Renting in Vietnam can be a mixed experience but it is sometimes not economical to buy a home. More and more inventory is coming online—is there a way to optimize under-utilized real estate units until they are sold?
Small and Medium-sized Enterprises are the backbone of the economy and will continue to be as SOE reforms and equitization are accelerated in order to give space to SME growth. New digital tools are a start but how can SMEs compete better, go abroad more easily, and reduce the risk of doing so?
This is essentially doing more or the same with less, i.e., finding international products and producing them for 30% of the retail cost and 65% of the feature set so that technology sharing across Vietnam and around the (developing) world can flourish. Which product to start with?
Approximately eight million people visit Vietnam every year; this industry has been in decline for months and it’s partly related to customer service—it can be improved, especially in northern Vietnam. Training, language skills, and anticipating customers’ needs are all in short supply. How can three-star hotels deliver three star (international) experiences?
The Trans-Pacific Partnership (TPP), formation of the ASEAN Economic Community (AEC), EU-Vietnam, Eurasian Economic Union (EEU) and approximately 10 other Free Trade Agreements (FTAs)—how can Vietnam maximize these opportunities and move up the value chain?
Artificial Intelligence, Machine Learning, Natural Language Processing, Neural Networks, Quantum and Cognitive Computing, Robotics, Moonshots, etc.

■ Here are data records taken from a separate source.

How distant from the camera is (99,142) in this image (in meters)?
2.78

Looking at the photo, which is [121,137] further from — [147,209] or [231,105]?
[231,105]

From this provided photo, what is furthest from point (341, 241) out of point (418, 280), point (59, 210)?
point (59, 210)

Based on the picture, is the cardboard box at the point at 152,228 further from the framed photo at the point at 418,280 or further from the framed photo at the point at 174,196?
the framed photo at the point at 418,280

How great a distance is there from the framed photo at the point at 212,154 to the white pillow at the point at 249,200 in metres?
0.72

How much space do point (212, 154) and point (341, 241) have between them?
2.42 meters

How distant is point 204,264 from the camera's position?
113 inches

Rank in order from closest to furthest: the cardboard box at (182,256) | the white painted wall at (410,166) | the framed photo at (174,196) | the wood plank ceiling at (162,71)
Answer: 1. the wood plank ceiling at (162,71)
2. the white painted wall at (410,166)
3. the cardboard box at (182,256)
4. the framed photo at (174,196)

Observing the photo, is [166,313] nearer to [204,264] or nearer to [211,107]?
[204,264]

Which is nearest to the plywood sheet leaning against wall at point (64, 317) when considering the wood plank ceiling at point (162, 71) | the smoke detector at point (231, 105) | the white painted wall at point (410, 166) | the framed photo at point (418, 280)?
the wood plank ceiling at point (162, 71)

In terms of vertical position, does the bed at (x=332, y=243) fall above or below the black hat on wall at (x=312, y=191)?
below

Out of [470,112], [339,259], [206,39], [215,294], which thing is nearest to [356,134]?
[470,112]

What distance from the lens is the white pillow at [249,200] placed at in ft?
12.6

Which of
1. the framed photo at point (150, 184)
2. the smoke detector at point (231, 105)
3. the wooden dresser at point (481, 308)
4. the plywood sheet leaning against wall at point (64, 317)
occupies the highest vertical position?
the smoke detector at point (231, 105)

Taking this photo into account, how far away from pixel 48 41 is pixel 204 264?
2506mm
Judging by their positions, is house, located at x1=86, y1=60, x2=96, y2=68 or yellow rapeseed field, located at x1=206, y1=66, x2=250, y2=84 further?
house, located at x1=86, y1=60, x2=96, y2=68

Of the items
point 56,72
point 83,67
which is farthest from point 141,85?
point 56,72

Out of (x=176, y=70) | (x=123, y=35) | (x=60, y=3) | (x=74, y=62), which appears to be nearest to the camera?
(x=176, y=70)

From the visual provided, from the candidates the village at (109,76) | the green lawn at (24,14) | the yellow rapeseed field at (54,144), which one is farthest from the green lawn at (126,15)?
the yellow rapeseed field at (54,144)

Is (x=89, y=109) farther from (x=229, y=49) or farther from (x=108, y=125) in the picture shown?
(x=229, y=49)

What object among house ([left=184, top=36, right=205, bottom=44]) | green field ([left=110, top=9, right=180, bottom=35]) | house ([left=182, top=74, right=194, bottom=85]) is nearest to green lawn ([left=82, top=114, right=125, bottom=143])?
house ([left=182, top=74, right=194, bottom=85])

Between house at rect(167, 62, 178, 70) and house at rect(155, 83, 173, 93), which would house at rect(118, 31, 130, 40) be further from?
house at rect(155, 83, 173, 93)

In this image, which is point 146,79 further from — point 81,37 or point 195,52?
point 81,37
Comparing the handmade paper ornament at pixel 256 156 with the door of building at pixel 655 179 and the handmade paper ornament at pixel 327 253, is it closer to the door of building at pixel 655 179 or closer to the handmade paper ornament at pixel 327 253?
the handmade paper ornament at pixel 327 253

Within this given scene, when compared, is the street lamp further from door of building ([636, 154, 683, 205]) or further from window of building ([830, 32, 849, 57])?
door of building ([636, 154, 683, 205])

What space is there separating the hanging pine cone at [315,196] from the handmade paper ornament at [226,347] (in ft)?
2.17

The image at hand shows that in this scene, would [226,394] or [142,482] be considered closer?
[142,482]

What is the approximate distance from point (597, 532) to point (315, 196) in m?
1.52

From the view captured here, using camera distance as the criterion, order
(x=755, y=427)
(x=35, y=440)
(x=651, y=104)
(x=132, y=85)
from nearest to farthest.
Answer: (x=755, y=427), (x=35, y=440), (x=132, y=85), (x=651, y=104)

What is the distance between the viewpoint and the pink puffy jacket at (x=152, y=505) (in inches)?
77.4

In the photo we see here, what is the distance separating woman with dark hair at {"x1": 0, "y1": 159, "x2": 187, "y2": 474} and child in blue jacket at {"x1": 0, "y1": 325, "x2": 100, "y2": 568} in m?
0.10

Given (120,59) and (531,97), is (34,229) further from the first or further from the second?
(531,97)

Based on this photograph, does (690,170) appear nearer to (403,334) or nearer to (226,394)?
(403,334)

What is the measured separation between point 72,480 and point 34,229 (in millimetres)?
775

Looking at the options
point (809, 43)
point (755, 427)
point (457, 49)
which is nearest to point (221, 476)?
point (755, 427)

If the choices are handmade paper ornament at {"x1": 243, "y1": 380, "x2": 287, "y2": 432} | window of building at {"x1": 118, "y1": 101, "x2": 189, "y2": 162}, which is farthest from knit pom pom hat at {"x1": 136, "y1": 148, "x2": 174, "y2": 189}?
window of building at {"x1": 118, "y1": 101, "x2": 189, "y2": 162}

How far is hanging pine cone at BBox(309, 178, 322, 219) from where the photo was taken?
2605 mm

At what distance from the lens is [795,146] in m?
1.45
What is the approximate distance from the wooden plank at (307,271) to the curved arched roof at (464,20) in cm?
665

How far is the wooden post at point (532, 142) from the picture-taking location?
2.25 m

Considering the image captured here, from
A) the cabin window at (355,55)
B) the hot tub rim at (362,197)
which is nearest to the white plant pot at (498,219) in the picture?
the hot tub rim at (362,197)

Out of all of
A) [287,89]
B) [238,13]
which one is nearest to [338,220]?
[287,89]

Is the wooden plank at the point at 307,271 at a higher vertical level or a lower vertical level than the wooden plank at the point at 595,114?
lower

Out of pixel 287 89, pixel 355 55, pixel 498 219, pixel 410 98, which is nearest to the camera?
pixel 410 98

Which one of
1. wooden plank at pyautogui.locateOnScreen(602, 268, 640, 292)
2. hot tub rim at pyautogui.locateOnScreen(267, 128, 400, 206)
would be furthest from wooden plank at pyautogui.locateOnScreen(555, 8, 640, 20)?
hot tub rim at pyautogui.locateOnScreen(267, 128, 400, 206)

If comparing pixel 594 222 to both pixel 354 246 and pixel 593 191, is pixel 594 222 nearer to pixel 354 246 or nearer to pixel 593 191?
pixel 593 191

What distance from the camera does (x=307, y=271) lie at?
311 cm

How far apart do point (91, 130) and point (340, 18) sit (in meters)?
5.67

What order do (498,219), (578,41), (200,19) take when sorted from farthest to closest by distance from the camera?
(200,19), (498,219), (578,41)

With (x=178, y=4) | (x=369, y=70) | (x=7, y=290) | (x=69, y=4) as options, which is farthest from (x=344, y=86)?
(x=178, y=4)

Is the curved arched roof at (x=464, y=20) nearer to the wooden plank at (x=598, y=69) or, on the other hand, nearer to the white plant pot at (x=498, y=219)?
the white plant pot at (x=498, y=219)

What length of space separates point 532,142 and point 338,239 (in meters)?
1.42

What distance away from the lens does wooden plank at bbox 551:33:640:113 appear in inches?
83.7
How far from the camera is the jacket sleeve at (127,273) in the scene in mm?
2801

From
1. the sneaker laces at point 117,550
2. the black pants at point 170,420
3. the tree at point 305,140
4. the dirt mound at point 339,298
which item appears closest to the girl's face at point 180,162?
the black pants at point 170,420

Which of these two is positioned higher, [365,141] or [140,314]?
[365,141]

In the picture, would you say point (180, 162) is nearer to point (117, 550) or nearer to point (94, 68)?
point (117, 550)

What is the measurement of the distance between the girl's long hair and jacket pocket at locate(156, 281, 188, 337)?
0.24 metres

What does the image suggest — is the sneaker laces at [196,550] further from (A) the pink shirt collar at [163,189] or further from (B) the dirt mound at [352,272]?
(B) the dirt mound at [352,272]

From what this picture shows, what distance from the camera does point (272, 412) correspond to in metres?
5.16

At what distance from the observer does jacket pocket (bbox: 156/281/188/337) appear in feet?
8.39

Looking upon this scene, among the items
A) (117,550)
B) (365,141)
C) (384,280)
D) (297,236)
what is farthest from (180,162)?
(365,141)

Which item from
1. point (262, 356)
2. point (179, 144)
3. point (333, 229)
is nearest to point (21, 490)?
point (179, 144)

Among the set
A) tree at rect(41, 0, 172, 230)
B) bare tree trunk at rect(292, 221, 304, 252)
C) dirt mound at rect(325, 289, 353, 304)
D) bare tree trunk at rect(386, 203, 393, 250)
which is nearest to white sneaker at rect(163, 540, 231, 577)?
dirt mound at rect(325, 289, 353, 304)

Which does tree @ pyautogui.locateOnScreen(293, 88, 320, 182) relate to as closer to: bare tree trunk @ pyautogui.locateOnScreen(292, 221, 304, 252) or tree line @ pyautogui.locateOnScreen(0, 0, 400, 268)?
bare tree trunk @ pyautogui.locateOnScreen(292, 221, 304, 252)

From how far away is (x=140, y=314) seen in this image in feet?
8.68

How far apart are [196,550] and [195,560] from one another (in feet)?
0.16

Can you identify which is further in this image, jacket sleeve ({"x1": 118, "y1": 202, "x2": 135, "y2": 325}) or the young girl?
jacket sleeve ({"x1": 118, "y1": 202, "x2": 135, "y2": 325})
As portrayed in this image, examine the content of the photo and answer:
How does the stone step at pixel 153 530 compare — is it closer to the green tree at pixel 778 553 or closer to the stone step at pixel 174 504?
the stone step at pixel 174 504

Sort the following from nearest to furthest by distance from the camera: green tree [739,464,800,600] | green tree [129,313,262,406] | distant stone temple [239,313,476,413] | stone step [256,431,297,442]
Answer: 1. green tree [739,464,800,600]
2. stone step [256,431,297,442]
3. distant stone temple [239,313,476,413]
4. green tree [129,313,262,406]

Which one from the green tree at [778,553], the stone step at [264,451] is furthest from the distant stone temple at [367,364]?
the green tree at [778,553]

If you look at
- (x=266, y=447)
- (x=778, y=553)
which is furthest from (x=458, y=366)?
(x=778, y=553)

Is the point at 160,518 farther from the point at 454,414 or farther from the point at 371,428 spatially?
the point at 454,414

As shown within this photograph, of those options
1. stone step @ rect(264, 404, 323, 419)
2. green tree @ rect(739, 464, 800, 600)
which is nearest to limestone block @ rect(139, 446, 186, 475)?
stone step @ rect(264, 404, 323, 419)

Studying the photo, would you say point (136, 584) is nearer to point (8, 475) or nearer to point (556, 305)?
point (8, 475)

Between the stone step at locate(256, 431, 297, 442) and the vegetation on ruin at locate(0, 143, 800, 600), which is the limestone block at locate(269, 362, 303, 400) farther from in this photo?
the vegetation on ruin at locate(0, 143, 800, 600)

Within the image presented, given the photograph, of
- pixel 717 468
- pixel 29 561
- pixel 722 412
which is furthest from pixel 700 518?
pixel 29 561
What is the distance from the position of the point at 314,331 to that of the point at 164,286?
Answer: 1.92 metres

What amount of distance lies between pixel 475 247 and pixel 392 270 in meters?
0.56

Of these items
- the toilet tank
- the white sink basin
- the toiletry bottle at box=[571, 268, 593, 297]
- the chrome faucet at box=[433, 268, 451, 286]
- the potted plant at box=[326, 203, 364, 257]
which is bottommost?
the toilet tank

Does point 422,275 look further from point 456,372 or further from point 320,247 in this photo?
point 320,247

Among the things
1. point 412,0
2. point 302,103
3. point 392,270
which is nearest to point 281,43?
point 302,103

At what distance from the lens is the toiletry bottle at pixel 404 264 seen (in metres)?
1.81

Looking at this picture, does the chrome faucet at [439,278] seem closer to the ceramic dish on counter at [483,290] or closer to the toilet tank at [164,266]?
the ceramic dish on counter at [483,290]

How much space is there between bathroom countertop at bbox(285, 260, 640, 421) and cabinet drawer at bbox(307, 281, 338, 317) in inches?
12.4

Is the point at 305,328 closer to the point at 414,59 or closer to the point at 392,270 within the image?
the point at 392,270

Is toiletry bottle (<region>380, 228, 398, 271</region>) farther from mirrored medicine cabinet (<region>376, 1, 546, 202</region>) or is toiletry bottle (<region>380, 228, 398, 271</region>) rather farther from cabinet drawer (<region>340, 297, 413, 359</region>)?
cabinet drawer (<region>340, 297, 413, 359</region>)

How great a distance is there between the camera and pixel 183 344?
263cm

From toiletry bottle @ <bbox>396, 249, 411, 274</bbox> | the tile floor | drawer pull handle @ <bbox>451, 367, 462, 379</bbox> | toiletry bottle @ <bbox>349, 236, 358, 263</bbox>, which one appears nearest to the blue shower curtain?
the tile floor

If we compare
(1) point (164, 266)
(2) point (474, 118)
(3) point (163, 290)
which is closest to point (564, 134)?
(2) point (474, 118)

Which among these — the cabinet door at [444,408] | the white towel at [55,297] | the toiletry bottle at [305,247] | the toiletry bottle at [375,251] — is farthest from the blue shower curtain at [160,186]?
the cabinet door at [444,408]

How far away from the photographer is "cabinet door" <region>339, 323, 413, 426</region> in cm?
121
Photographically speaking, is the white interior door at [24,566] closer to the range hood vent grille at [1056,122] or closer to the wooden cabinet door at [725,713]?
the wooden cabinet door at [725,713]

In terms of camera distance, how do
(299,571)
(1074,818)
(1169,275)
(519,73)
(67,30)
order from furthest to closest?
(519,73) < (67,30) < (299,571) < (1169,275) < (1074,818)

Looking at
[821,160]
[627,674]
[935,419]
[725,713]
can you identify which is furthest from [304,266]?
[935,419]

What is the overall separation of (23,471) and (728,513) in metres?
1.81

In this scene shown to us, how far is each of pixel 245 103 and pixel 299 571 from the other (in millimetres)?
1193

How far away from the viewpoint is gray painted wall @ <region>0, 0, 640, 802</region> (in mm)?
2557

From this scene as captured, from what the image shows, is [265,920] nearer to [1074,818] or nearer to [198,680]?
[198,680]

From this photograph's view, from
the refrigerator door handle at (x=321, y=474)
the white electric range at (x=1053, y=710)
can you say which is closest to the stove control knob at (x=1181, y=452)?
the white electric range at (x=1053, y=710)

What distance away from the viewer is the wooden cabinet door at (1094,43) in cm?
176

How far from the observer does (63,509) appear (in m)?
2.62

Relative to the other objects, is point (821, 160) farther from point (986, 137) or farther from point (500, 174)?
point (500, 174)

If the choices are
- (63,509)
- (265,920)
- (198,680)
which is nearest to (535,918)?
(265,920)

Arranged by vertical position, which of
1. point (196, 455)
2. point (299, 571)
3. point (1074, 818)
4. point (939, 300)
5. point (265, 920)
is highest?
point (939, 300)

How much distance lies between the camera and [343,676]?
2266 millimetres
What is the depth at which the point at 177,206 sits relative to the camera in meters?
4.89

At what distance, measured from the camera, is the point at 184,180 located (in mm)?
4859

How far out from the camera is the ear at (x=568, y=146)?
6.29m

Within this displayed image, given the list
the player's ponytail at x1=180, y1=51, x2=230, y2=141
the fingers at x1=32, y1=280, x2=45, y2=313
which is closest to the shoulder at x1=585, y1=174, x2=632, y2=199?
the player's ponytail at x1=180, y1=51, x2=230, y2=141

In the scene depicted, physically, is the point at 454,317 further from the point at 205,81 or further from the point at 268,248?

What is Vietnam in a position to develop via the sheer will of researchers?
See the original Request For Startups.
No one has a monopoly on good ideas—what are yours?
The future of Vietnam can sometimes be in flux between traditional parenting forces and the desire for modernity. Developing content that the youth can relate to on the topic of careers, life lessons, relationships, and etiquette advice across social media and applications could help to ease the transition to adulthood. More importantly, what are their hopes and dreams for Vietnam in this century?